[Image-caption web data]
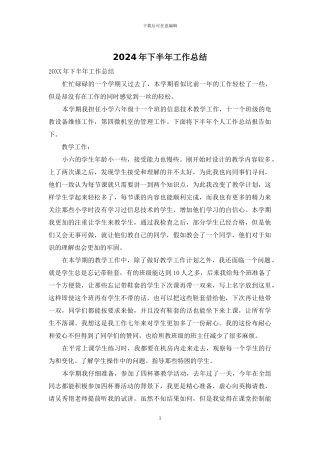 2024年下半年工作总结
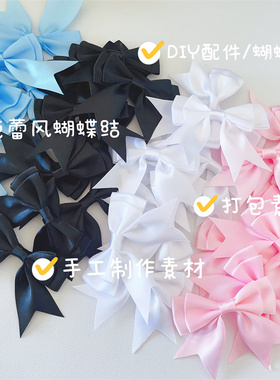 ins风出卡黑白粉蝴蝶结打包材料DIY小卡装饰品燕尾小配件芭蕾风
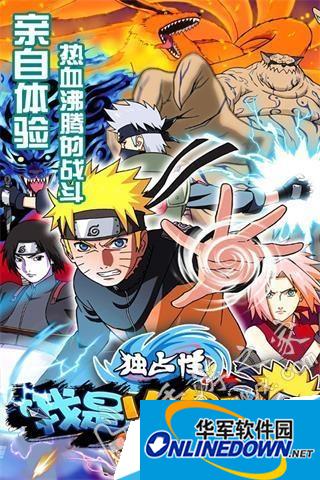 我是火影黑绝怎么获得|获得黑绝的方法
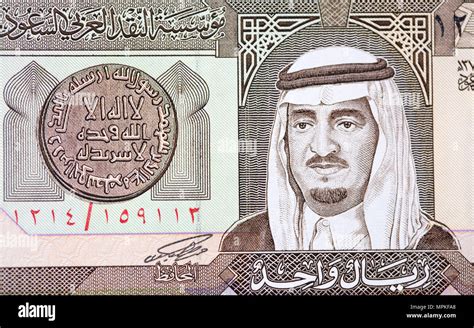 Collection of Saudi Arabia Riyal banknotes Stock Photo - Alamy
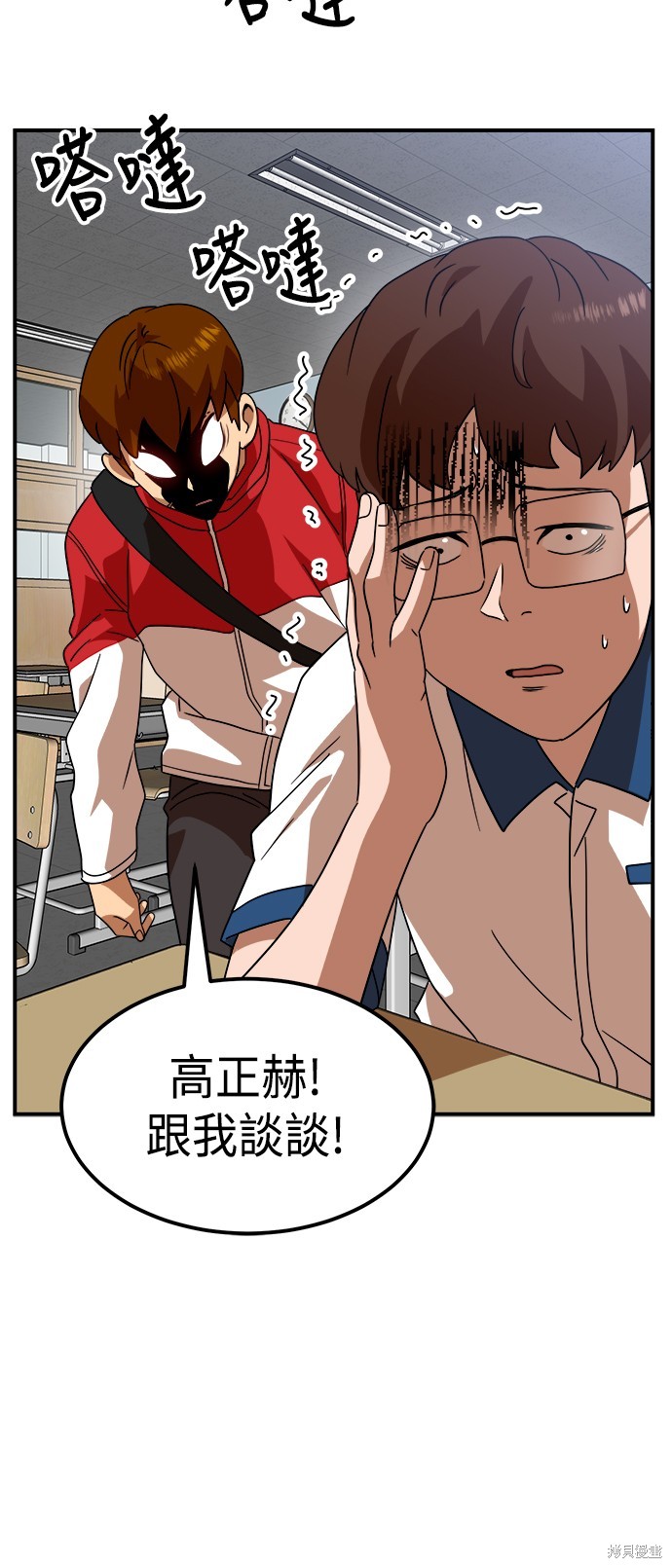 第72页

* * *

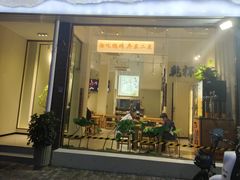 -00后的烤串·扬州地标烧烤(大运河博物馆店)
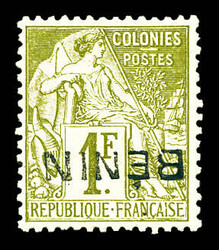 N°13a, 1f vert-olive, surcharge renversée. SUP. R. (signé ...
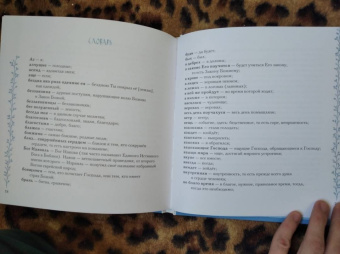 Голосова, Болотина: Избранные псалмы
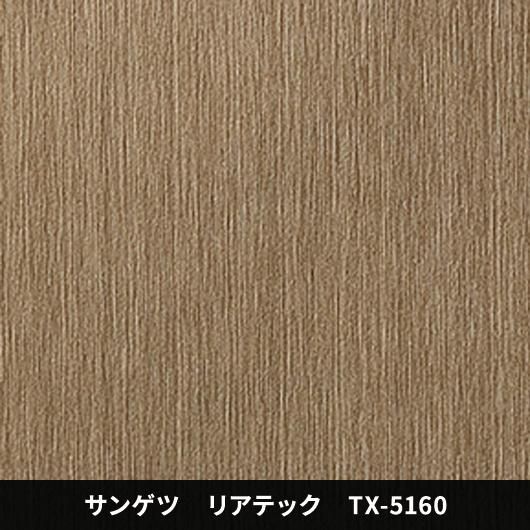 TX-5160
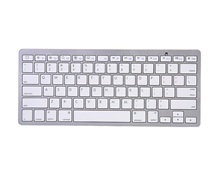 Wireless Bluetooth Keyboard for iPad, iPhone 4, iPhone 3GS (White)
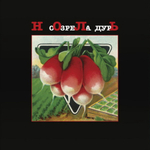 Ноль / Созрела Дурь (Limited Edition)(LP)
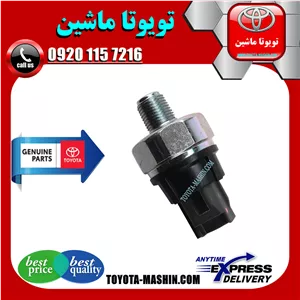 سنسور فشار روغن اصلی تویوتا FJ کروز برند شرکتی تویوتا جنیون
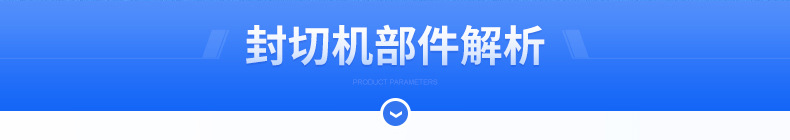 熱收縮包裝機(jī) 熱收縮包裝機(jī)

Required work:
Put the entries starting at the line that contains "-00后的烤串·扬州地标烧烤(大运河博物馆店)" and ending at the line that contains "熱收縮包裝機(jī) 熱收縮包裝機(jī)" into a numbered list, skipping blank lines. Leave the pictures out of your answer.

Task answer:
1.  -00后的烤串·扬州地标烧烤(大运河博物馆店)
2.  N°13a, 1f vert-olive, surcharge renversée. SUP. R. (signé ...
3.  Голосова, Болотина: Избранные псалмы
4.  TX-5160
5.  Wireless Bluetooth Keyboard for iPad, iPhone 4, iPhone 3GS (White)
6.  Ноль / Созрела Дурь (Limited Edition)(LP)
7.  سنسور فشار روغن اصلی تویوتا FJ کروز برند شرکتی تویوتا جنیون
8.  熱收縮包裝機(jī) 熱收縮包裝機(jī)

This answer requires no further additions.